Something is leeching the life out of this province.
And someone—or something—is making sure no one notices.
Yours,
A
Exhausted but satisfied, Wülfgang started for bed. But something was nagged at home. Cassyndra seemed like a bright fellow, or lass, or whatever. They really hadn’t been formally introduced. But the intelligence was there. Why was this letter left half-cracked? Was it oversight, or something else? Hmm. . .
He tossed and turned in bed preoccupied with this and other thoughts and finally gave up on the idea of sleep and crawled back out of bed. For want of anything else to organize his thoughts, he reached for the 7th encrypted letter. He’d muster up some ideas now and present them to the group later – even if they turned out to be piss-poor. After glancing over the entire letter, he decided to where he was sure of something…
- 5 32 17 19 29 6 26 30 32,
- That’s probably E M I L E, since Nelson started all his letters that way.
- A composite of all that’s good. . .
- And we know 27 is “A” because that’s how Nelson ended all his letters.

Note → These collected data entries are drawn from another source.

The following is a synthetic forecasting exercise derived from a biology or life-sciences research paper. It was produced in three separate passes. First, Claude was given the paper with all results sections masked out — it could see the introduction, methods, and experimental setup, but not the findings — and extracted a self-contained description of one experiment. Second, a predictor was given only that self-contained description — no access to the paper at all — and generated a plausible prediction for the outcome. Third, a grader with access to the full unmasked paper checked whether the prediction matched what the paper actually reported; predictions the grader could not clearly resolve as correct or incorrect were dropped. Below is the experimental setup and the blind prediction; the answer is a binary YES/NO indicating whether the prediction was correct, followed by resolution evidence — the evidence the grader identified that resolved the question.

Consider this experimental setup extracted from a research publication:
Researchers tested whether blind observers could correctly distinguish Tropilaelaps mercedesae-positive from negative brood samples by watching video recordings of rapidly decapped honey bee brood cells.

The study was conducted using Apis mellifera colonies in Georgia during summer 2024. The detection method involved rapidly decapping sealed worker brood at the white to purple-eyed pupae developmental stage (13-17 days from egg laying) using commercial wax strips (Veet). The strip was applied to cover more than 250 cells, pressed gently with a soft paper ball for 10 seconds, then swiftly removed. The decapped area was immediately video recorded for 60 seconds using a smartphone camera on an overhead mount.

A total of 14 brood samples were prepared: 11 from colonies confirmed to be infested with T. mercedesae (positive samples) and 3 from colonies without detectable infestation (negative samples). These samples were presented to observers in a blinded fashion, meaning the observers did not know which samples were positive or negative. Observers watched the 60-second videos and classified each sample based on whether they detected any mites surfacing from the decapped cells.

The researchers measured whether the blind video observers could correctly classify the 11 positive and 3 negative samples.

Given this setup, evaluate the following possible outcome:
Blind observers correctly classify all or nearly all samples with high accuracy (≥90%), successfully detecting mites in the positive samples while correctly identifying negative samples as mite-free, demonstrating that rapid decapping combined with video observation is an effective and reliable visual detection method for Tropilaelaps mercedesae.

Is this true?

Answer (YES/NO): YES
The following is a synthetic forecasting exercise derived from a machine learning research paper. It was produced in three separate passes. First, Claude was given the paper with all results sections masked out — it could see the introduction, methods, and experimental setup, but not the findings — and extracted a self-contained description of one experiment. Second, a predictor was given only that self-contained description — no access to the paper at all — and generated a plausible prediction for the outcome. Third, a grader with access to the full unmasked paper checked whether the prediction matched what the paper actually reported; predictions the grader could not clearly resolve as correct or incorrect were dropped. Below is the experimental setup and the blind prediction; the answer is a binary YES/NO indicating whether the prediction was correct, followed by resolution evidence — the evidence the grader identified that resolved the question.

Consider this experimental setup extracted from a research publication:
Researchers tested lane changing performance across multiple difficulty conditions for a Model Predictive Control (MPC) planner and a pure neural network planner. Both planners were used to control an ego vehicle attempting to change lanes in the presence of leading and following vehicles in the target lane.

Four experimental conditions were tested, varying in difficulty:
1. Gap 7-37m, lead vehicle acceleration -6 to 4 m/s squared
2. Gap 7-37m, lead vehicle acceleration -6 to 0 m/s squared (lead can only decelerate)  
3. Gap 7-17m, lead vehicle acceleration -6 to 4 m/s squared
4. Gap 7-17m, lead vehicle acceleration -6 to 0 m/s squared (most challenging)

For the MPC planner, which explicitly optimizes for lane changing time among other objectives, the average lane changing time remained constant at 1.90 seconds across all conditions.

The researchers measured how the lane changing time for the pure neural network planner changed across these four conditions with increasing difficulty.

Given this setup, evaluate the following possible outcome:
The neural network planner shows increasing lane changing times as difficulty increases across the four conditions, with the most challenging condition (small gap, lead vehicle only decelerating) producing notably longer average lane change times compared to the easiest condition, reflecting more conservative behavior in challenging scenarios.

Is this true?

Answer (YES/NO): NO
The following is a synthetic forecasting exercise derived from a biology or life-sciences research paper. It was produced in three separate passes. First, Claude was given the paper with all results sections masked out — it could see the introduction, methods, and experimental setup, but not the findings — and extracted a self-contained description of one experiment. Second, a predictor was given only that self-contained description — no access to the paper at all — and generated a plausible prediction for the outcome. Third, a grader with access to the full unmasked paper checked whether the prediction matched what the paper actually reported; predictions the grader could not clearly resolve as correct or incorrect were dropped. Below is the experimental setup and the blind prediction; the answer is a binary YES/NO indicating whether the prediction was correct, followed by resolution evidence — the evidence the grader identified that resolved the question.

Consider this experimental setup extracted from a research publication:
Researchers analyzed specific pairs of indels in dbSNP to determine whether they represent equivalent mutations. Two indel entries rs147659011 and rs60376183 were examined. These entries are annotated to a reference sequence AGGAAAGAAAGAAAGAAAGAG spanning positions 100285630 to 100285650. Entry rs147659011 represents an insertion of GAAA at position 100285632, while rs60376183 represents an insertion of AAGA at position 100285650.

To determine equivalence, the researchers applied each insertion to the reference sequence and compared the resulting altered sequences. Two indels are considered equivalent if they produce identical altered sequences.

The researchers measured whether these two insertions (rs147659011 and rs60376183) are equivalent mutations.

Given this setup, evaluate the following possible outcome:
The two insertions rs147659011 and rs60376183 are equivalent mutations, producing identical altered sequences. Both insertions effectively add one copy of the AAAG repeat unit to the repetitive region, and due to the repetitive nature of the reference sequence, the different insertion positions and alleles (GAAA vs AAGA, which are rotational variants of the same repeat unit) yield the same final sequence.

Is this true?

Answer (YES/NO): YES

- And there were a lot of tabs… maybe those could be the spaces between words?
Interestingly, the second number and the last number of the 5 32 17 19 29 6 26 30 32, sequence were the same, making it feel like an E.
But there are 9 numbers in the sequence, but only 5 in Emile. Hmm… Well, how about this?
27-A
28-B
29-C
30-D
31-E
32-F
33-G
34-H
35-I
Nope, that didn’t work. Rubbing his right temple and grimacing, Wülfgang carefully folded up his copy of the letter and replaced it back in its envelope. Two things were sure in his mind: he wasn’t gonna crack this tonight and if he ever met these two men, whatever it was that was haunting them was going to become the least of their worries.
Hours later, he shot up from bed shouting, “A composite of all that’s good! Remove the prime numbers!”
Returning to his desk, he scribbled on a notepad,
5 32 17 19 29 6 26 30 32
Removing the Prime Numbers revealed
32 6 26 30 32
which looked a lot like E M I L E. . . Not cracked, but closer. Feeling more relaxed, he returned to bed. He was on a trail.
A=27
B=
C=
D=
E=32
F=
G=
H=
I=26
J=
K=
L=30
M=6
The next morning, he was going to bring this to the rest of the group. What would happen if you threw out all of the prime numbers and worked with just what was left?
Satisfied that he had a lead to present to the rest of group, his thoughts calmed and he finally, finally (!) fell asleep.